[v1,2/4] mbuf: add second dynamic field member for VA only build

Message ID 20220829151626.2101336-3-sthotton@marvell.com (mailing list archive)
State Superseded, archived
Delegated to: Thomas Monjalon
Headers
Series mbuf dynamic field expansion |

Checks

Context Check Description
ci/checkpatch warning coding style issues

Commit Message

Shijith Thotton Aug. 29, 2022, 3:16 p.m. UTC
  mbuf physical address field is not used in builds which only uses VA. It
is used to expand the dynamic field area.

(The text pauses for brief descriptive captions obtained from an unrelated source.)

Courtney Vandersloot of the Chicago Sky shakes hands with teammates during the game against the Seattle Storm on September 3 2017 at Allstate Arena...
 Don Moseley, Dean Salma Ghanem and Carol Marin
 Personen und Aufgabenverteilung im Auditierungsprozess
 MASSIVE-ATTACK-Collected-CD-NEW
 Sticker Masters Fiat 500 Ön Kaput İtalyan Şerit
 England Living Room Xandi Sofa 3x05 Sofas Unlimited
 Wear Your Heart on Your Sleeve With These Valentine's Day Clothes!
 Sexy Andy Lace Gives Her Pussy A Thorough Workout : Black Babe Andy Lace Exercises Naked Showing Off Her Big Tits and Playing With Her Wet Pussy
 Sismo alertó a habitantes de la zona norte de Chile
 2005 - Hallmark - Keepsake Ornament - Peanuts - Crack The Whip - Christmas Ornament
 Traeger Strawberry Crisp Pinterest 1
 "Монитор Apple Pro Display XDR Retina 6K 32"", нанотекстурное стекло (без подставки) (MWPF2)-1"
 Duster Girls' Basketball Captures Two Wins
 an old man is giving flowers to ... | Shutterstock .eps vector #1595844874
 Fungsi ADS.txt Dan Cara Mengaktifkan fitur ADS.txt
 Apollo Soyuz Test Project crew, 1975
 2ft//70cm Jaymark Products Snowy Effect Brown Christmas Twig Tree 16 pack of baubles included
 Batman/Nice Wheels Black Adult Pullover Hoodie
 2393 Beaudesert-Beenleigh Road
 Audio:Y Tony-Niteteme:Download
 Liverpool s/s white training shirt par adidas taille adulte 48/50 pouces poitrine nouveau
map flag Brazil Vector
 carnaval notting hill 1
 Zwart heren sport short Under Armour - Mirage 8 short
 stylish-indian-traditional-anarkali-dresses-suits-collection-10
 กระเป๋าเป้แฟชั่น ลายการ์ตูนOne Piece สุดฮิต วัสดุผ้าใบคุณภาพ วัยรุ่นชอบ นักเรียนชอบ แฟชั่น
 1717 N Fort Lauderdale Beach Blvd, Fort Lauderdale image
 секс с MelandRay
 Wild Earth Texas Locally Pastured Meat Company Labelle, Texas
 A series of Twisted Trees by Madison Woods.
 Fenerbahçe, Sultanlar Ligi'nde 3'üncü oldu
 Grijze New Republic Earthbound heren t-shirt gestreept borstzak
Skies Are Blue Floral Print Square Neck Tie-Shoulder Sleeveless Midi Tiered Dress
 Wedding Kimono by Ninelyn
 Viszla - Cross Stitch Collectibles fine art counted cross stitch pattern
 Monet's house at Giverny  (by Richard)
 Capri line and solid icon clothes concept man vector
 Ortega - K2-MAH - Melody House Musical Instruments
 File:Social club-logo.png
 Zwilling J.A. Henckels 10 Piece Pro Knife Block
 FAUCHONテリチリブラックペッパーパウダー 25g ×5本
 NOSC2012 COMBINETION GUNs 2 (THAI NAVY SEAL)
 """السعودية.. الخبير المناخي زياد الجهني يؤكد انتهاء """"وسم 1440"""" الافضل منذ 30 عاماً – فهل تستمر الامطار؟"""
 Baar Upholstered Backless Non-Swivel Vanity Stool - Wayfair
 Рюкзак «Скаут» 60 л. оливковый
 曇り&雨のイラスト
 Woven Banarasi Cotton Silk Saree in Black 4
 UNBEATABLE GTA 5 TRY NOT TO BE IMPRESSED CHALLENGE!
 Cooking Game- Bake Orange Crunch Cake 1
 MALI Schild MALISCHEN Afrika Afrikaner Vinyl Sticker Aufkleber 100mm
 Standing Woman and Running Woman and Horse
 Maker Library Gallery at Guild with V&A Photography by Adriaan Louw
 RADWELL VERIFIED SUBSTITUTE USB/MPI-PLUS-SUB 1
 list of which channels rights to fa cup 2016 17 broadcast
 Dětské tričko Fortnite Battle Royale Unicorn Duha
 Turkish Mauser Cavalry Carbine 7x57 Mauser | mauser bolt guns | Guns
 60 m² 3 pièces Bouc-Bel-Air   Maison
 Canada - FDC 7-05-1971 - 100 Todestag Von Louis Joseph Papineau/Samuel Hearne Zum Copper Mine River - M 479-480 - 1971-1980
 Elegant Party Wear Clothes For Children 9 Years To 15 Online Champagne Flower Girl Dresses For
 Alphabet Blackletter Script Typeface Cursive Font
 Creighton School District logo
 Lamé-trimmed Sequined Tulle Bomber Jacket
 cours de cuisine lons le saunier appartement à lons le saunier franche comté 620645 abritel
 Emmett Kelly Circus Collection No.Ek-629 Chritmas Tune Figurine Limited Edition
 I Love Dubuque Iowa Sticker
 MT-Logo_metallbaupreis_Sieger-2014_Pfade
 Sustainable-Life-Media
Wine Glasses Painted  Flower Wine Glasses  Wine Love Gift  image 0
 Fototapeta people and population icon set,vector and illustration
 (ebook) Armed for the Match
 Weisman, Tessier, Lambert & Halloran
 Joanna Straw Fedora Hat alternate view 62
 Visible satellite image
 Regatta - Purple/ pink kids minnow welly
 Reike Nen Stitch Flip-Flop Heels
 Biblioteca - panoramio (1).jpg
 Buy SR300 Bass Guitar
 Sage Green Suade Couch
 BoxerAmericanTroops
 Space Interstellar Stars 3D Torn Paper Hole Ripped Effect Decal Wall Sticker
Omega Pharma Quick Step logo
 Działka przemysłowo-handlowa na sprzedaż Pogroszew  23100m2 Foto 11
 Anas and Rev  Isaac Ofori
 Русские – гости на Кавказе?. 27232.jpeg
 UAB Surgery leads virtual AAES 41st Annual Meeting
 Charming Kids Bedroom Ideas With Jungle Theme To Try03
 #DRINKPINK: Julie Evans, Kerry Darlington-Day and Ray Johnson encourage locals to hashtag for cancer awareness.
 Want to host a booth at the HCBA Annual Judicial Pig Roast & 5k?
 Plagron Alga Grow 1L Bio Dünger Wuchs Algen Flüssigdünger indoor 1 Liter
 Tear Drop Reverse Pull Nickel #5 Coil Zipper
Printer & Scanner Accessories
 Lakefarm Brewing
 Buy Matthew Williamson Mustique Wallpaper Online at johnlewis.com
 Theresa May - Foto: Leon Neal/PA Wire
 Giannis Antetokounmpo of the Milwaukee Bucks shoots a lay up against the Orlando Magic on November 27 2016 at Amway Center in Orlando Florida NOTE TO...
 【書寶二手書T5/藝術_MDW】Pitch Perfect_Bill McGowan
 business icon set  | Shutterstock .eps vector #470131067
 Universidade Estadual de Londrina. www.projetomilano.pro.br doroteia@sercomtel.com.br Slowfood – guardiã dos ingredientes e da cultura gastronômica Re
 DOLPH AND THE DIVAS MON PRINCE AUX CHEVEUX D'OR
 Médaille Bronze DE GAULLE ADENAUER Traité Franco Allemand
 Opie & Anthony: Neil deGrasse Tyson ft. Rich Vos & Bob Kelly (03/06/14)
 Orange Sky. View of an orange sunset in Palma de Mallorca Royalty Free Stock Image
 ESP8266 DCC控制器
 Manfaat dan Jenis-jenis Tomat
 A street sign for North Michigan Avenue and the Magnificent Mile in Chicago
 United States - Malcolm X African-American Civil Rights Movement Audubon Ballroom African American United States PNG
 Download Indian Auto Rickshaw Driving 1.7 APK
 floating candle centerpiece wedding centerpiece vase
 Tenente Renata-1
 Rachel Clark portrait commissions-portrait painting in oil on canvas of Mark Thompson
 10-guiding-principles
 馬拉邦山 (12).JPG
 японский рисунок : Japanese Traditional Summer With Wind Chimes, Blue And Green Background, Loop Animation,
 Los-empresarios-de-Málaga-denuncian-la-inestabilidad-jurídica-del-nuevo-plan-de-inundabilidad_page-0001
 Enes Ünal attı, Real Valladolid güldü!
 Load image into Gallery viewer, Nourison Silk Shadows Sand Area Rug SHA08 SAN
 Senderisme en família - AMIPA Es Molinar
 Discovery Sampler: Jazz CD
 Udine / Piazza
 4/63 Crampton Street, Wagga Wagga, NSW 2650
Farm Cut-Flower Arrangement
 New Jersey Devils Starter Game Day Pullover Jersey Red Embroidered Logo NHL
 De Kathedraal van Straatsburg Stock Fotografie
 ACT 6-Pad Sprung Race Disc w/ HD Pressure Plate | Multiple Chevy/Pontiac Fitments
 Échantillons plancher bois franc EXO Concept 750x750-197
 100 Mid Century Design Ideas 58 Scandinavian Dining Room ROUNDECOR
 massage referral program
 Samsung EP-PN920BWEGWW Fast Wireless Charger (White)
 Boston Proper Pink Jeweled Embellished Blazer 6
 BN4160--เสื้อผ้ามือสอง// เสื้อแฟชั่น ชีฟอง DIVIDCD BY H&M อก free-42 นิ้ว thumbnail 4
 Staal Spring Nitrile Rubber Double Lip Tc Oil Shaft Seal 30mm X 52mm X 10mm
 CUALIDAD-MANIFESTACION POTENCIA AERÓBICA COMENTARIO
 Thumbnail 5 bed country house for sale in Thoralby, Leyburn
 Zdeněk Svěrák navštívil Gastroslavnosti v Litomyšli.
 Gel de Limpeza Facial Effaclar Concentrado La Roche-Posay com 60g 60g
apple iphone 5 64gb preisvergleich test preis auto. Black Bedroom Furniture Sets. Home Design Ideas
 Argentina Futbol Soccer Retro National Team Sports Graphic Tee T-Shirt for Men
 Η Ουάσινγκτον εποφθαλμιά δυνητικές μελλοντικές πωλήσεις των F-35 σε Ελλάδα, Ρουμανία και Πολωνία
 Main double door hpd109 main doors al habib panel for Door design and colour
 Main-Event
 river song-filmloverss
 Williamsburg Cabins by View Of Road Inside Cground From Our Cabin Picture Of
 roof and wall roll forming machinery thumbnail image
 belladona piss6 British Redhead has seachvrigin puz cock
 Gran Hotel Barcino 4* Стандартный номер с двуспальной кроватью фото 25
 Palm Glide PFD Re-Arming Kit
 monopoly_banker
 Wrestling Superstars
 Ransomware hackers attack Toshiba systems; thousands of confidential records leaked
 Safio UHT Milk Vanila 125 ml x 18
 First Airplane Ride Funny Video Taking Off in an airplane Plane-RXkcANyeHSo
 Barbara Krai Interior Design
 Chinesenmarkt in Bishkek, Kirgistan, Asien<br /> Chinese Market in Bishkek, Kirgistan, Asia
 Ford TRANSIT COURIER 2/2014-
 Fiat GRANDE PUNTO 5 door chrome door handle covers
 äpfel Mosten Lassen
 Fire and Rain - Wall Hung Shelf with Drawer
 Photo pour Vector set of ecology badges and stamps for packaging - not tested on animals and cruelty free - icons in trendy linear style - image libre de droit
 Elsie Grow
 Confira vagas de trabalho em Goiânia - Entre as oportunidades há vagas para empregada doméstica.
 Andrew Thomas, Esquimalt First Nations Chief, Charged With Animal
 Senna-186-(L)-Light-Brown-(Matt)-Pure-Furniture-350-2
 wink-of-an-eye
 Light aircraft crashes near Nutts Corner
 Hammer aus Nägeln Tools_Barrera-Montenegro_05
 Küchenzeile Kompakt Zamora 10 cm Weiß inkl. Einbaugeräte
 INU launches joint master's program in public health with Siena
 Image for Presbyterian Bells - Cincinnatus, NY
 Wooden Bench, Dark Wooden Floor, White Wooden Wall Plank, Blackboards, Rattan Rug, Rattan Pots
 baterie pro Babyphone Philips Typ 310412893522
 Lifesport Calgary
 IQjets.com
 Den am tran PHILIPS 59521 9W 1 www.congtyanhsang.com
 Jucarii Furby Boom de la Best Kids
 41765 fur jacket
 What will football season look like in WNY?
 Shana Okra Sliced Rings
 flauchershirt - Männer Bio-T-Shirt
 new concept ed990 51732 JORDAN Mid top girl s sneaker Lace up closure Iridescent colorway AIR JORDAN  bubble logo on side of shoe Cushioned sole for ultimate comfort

Signed-off-by: Shijith Thotton <sthotton@marvell.com>
---
 lib/mbuf/rte_mbuf_core.h | 26 +++++++++++++++++---------
 lib/mbuf/rte_mbuf_dyn.c  |  2 ++
 2 files changed, 19 insertions(+), 9 deletions(-)
  

Comments

Morten Brørup Aug. 29, 2022, 6:32 p.m. UTC | #1
> From: Shijith Thotton [mailto:sthotton@marvell.com]
> Sent: Monday, 29 August 2022 17.16
> 
> mbuf physical address field is not used in builds which only uses VA.
> It is used to expand the dynamic field area.
> 
> Signed-off-by: Shijith Thotton <sthotton@marvell.com>
> ---
>  lib/mbuf/rte_mbuf_core.h | 26 +++++++++++++++++---------
>  lib/mbuf/rte_mbuf_dyn.c  |  2 ++
>  2 files changed, 19 insertions(+), 9 deletions(-)
> 
> diff --git a/lib/mbuf/rte_mbuf_core.h b/lib/mbuf/rte_mbuf_core.h
> index 81cb07c2e4..98ce62fd6a 100644
> --- a/lib/mbuf/rte_mbuf_core.h
> +++ b/lib/mbuf/rte_mbuf_core.h
> @@ -579,15 +579,23 @@ struct rte_mbuf {
>  	RTE_MARKER cacheline0;
> 
>  	void *buf_addr;           /**< Virtual address of segment buffer.
> */
> -	/**
> -	 * Physical address of segment buffer.
> -	 * This field is invalid if the build is configured to use only
> -	 * virtual address as IOVA (i.e. RTE_IOVA_AS_VA is defined).
> -	 * Force alignment to 8-bytes, so as to ensure we have the exact
> -	 * same mbuf cacheline0 layout for 32-bit and 64-bit. This makes
> -	 * working on vector drivers easier.
> -	 */
> -	rte_iova_t buf_iova __rte_aligned(sizeof(rte_iova_t));
> +	RTE_STD_C11
> +	union {
> +		/**
> +		 * Physical address of segment buffer.
> +		 * This field is invalid if the build is configured to use
> only
> +		 * virtual address as IOVA (i.e. RTE_IOVA_AS_VA is
> defined).
> +		 * Force alignment to 8-bytes, so as to ensure we have the
> exact
> +		 * same mbuf cacheline0 layout for 32-bit and 64-bit. This
> makes
> +		 * working on vector drivers easier.
> +		 */
> +		rte_iova_t buf_iova __rte_aligned(sizeof(rte_iova_t));
> +		/**
> +		 * Reserved for dynamic field in builds where physical
> address
> +		 * field is invalid.
> +		 */
> +		uint64_t dynfield2;
> +	};
> 
>  	/* next 8 bytes are initialised on RX descriptor rearm */
>  	RTE_MARKER64 rearm_data;

I know that the intention here is to keep the rte_mbuf structure intact, which will certainly improve the probability of getting this patch series into DPDK.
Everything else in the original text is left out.